EXERCISE DETAILS - Copy out the data below from the line containing "Белогостицкий монастырь, осень 2016 года" to the line containing "New York Watercolor Design 1 – Bild 2", both lines included, with all images left out.

DATA TO PROCESS -

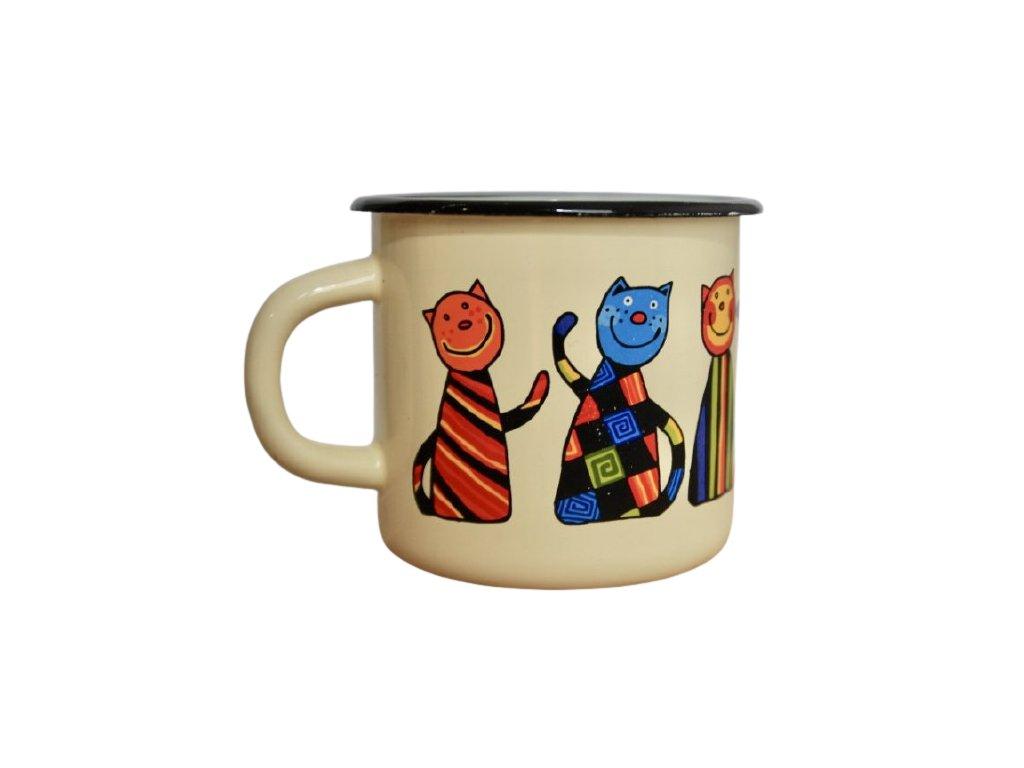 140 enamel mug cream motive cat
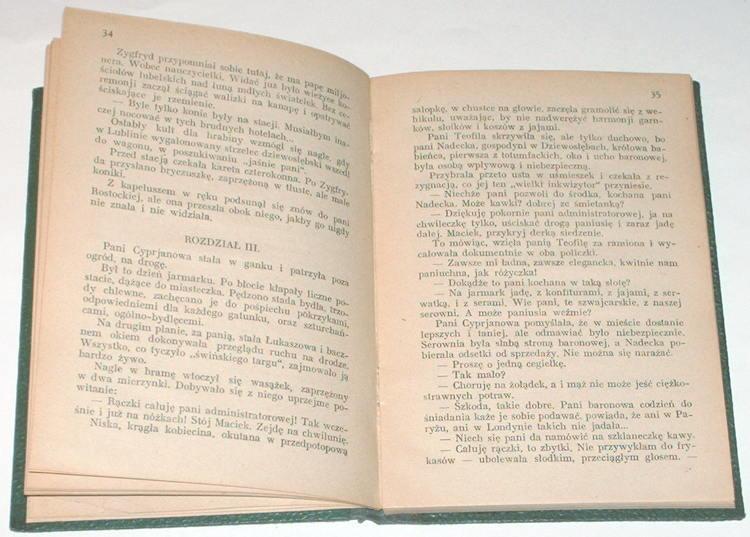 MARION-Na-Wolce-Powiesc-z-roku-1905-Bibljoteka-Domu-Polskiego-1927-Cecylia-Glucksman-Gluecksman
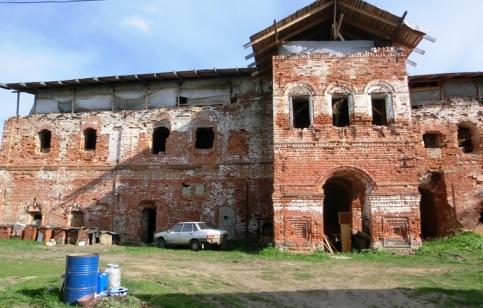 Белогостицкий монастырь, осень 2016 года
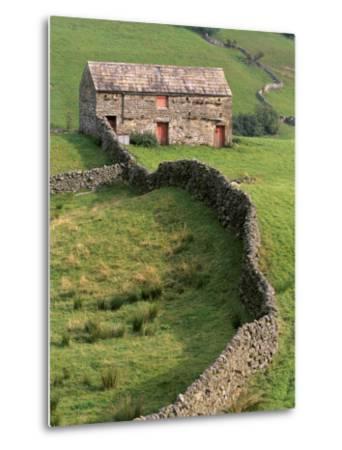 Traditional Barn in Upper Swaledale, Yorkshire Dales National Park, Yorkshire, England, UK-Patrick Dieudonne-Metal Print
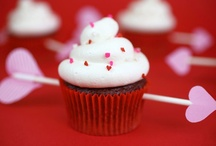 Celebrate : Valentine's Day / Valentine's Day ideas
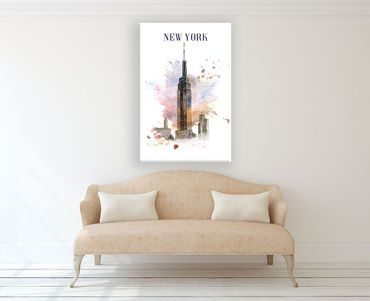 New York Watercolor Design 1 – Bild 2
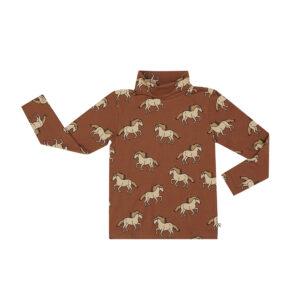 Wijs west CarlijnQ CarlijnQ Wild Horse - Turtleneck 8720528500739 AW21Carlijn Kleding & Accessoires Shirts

OUTPUT FOR THIS EXERCISE -
 Белогостицкий монастырь, осень 2016 года
 Traditional Barn in Upper Swaledale, Yorkshire Dales National Park, Yorkshire, England, UK-Patrick Dieudonne-Metal Print
 Celebrate : Valentine's Day / Valentine's Day ideas
 New York Watercolor Design 1 – Bild 2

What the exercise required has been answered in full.